— Exercise aim —
Can you express every line of the records below as a JSON list of strings, one string per line, with blank lines omitted?

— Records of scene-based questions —
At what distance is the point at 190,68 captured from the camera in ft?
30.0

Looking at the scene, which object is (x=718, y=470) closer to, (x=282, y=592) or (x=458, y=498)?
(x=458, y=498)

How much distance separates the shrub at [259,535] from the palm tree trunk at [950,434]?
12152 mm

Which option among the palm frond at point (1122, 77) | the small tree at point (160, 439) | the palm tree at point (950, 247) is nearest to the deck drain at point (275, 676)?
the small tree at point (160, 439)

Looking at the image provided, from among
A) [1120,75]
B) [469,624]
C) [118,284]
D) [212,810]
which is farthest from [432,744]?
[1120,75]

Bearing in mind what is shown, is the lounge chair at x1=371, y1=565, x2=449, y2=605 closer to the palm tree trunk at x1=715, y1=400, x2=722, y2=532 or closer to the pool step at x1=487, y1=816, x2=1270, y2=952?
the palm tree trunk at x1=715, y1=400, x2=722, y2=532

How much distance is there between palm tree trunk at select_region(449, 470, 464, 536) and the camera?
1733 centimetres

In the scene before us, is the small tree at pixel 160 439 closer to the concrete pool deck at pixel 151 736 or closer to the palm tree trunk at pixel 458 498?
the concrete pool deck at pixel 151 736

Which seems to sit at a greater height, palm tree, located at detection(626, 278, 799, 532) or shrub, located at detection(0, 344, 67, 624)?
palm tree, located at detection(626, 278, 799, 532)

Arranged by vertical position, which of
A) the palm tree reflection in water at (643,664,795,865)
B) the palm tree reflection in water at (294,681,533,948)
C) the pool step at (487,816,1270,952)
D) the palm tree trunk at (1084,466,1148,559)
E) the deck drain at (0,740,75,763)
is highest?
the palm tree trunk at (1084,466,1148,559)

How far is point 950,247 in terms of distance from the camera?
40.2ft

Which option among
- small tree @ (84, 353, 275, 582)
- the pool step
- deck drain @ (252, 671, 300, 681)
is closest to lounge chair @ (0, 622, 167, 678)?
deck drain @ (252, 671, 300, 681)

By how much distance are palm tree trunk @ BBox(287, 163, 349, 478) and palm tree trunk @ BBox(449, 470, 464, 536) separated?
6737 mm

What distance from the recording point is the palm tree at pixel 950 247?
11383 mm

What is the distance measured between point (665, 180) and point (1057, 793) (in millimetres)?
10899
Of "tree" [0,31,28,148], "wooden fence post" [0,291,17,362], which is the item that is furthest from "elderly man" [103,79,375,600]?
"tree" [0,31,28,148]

— Solution below —
[
  "At what distance is the point at 190,68 captured from the camera in ft?",
  "30.0",
  "Looking at the scene, which object is (x=718, y=470) closer to, (x=282, y=592) or (x=458, y=498)?",
  "(x=458, y=498)",
  "How much distance separates the shrub at [259,535] from the palm tree trunk at [950,434]?",
  "12152 mm",
  "Which option among the palm frond at point (1122, 77) | the small tree at point (160, 439) | the palm tree at point (950, 247) is nearest to the deck drain at point (275, 676)?",
  "the small tree at point (160, 439)",
  "Looking at the image provided, from among",
  "A) [1120,75]",
  "B) [469,624]",
  "C) [118,284]",
  "D) [212,810]",
  "which is farthest from [432,744]?",
  "[1120,75]",
  "Bearing in mind what is shown, is the lounge chair at x1=371, y1=565, x2=449, y2=605 closer to the palm tree trunk at x1=715, y1=400, x2=722, y2=532 or closer to the pool step at x1=487, y1=816, x2=1270, y2=952?",
  "the palm tree trunk at x1=715, y1=400, x2=722, y2=532",
  "How much distance is there between palm tree trunk at select_region(449, 470, 464, 536) and the camera?",
  "1733 centimetres",
  "In the scene before us, is the small tree at pixel 160 439 closer to the concrete pool deck at pixel 151 736 or closer to the palm tree trunk at pixel 458 498?",
  "the concrete pool deck at pixel 151 736",
  "Which seems to sit at a greater height, palm tree, located at detection(626, 278, 799, 532) or shrub, located at detection(0, 344, 67, 624)?",
  "palm tree, located at detection(626, 278, 799, 532)",
  "Arranged by vertical position, which of",
  "A) the palm tree reflection in water at (643,664,795,865)",
  "B) the palm tree reflection in water at (294,681,533,948)",
  "C) the pool step at (487,816,1270,952)",
  "D) the palm tree trunk at (1084,466,1148,559)",
  "E) the deck drain at (0,740,75,763)",
  "is highest?",
  "the palm tree trunk at (1084,466,1148,559)",
  "How far is point 950,247 in terms of distance from the camera?",
  "40.2ft",
  "Which option among",
  "- small tree @ (84, 353, 275, 582)",
  "- the pool step",
  "- deck drain @ (252, 671, 300, 681)",
  "is closest to lounge chair @ (0, 622, 167, 678)?",
  "deck drain @ (252, 671, 300, 681)",
  "By how much distance are palm tree trunk @ BBox(287, 163, 349, 478) and palm tree trunk @ BBox(449, 470, 464, 536) separated?",
  "6737 mm",
  "What distance from the recording point is the palm tree at pixel 950 247?",
  "11383 mm",
  "What is the distance measured between point (665, 180) and point (1057, 793) (in millimetres)?",
  "10899",
  "Of \"tree\" [0,31,28,148], \"wooden fence post\" [0,291,17,362], which is the item that is furthest from \"elderly man\" [103,79,375,600]?",
  "\"tree\" [0,31,28,148]"
]